What’s up with the Icewater protocol recently?
We have made some big changes in the last six months, including:
- Removing dependency of the protocol on Steam, and
- Adding ETH as collateral
But first, a quick overview of what makes Icewater special.
A Decentralized Stablecoin
Most stablecoins measure stability by asking an external oracle about the price of the coin in USD. This is a problem for two reasons. First, it requires dependence on USD. Second, it requires dependence on the oracle.
Icewater is the only stablecoin project that stabilizes without relying on USD, and in fact, does not require input from any external oracle. How do we do this?
The key is to realize that to be stable refers to the value over time, so we introduce two tokens: H2O and ICE. H2O is the stable currency, and ICE pays out a constant stream of H2O. Since the value of ICE depends on the future value of H2O (that is, it only pays out in the future), by stabilizing the price of ICE relative to H2O we can stabilize the value of H2O relative to future H2O.
In other words, interest rates are a natural market measure of the stability of a currency. H2O maintains stability by keeping interest rates constant.
Removing Dependency on Steam
The relationship between H2O and ICE provides a unique way of measuring stability. But how do you actually achieve stability once you have measured it? We need some way of increasing and decreasing the supply in response to changes in demand.
Initially, Icewater adopted a model similar to that outlined in the famous paper, Seigniorage Shares. Specifically, the protocol include a share-like token called Steam. The stability of H2O was achieved by minting and burning Steam.

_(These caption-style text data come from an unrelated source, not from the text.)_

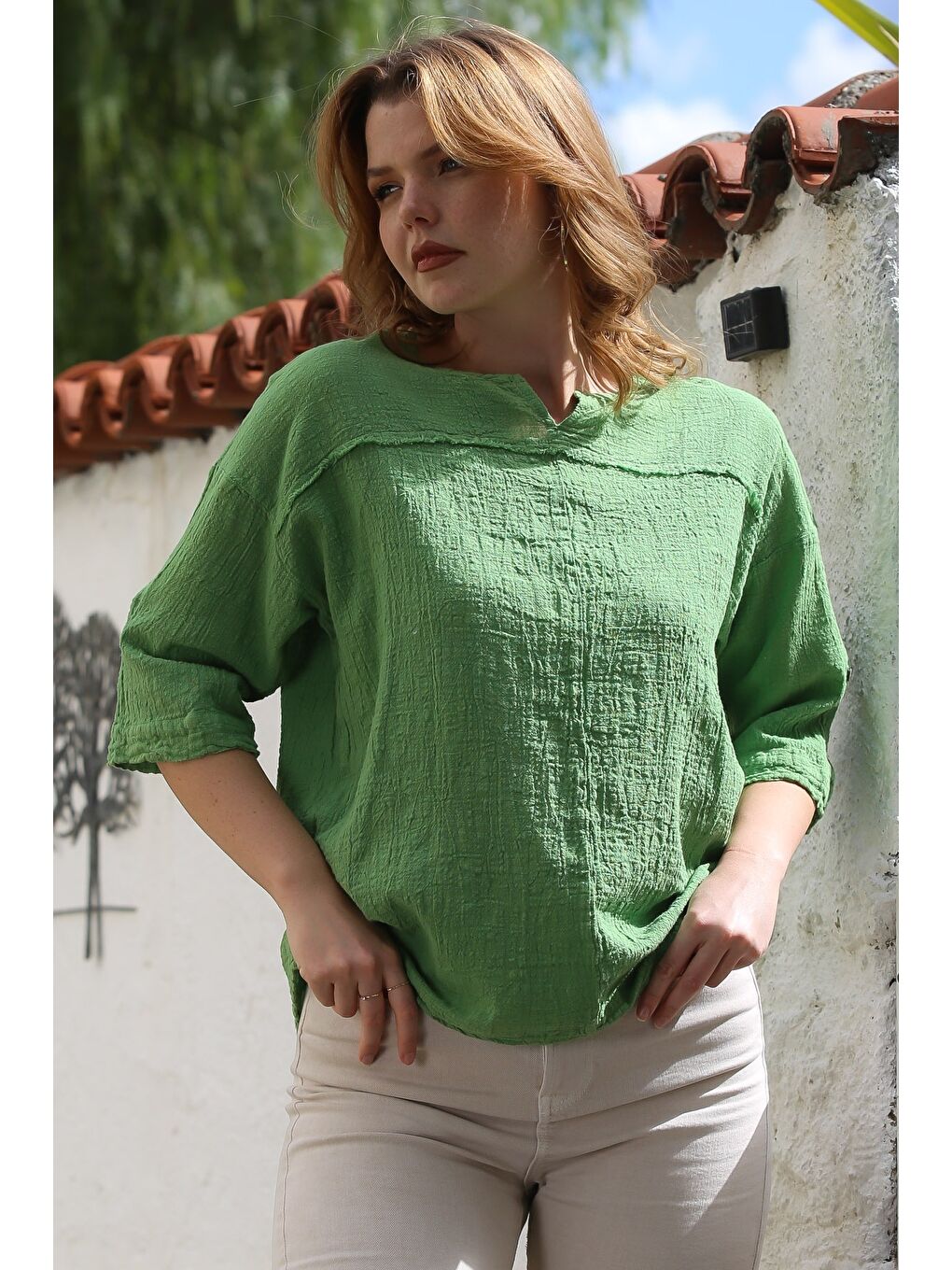 Açık Yeşil Yuvarlak Yaka 3/4 Kol Yıkamalı Pamuklu Dokuma Bluz 60 62-6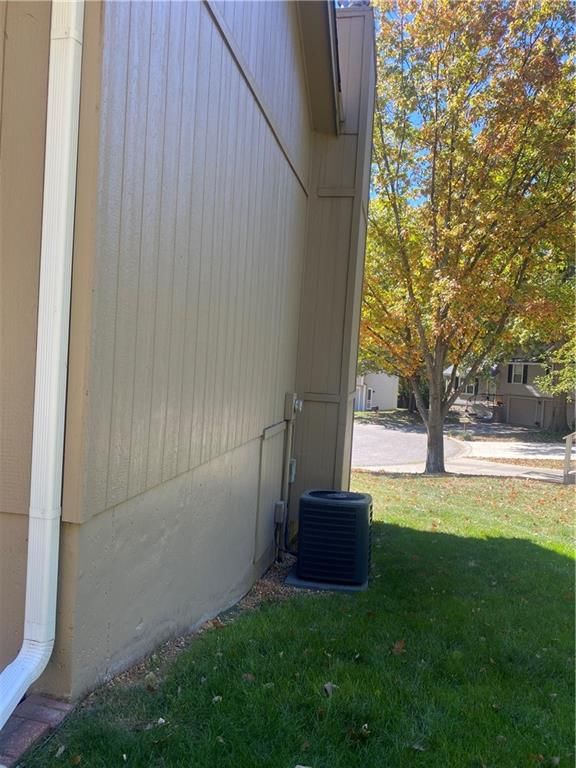 3105 S Vista Court — photo 32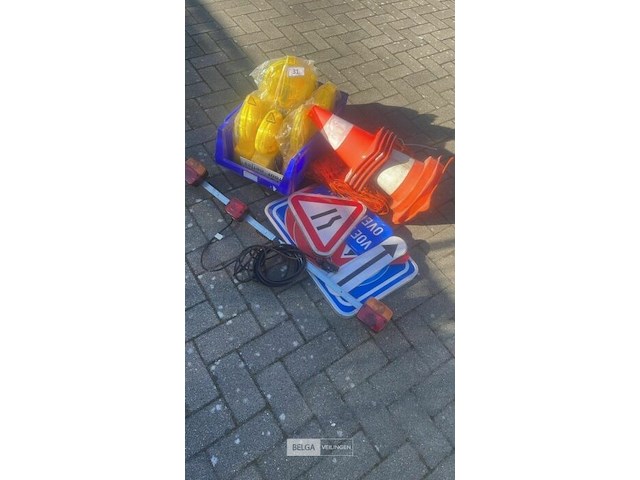 Partij signalisatielampen en divers - afbeelding 1 van  2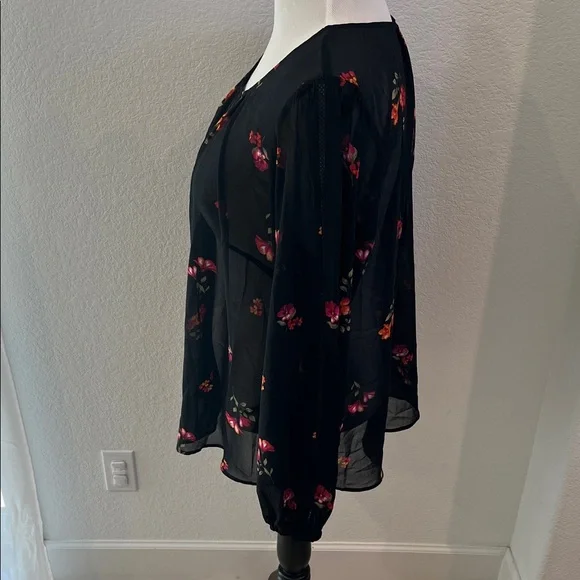 City Chic Black Floral Sheer Blouse - Picture 2 of 7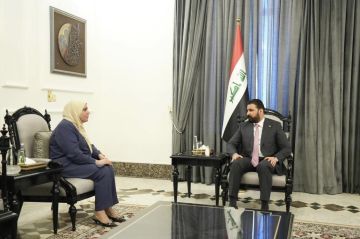 الزيدي يبحث مع وزيرة المالية الإيرادات وملف الرواتب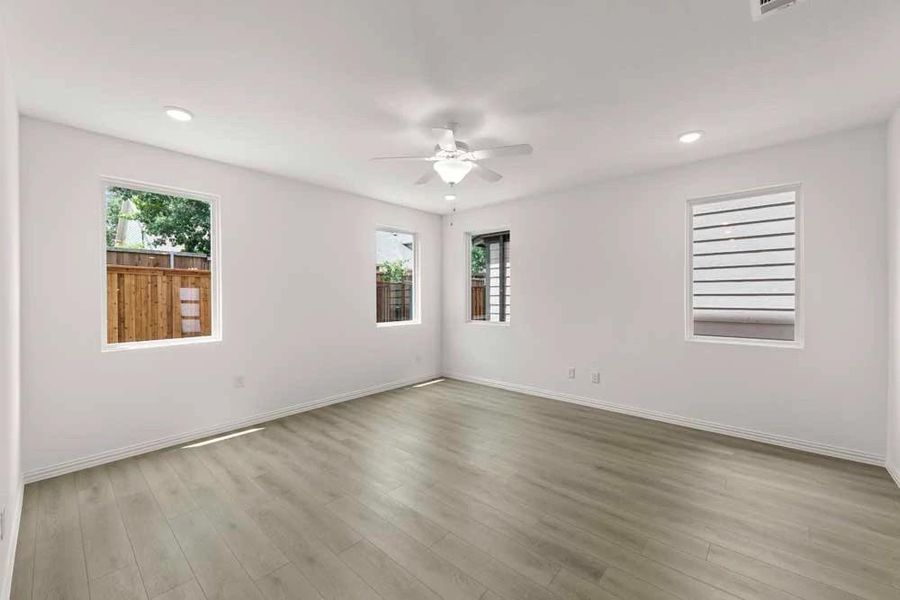 Spacious, unfurnished interior of a new home in Sereno Oaks at Buckner Terrace, Dallas (Image 28). Spacious, unfurnished interior of a new home in Sereno Oaks at Buckner Terrace, Dallas (Image 28).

However, just before we launched the first version of H2O, the Terra Luna protocol collapsed. Although Terra Luna didn’t share the unique features of Icewater (i.e., UST was pegged to USD based on an oracle of the UST/USD price), it used the share-like token Luna for stabilization. In the aftermath of the Terra Luna death spiral, the Icewater team decided to implement a different model of stabilization
Introducing ETH as Collateral
The death of Terra Luna did not invalidate the fundamental idea underlying Icewater. Now, more than ever, we need a truly decentralized stablecoin as the foundation of the crypto economy. Furthermore, there are numerous other ways to stabilize a coin.
For the current version of the Icewater protocol (which will be launching soon), we chose to stabilize H2O by exchanging H2O for ETH when the protocol determines that it needs to increase or decrease supply.
In the upcoming version, this will happen by way of auctions. When the supply of H2O is too low, we will auction off new H2O in exchange for ETH. When the supply of H2O is too high, we will auction off ETH in order to burn H2O.
This will allow the Icewater protocol to automatically adjust supply in response to changes in demand. We also plan to add support for individual vaults similar to those introduced by the Maker protocol for minting DAI.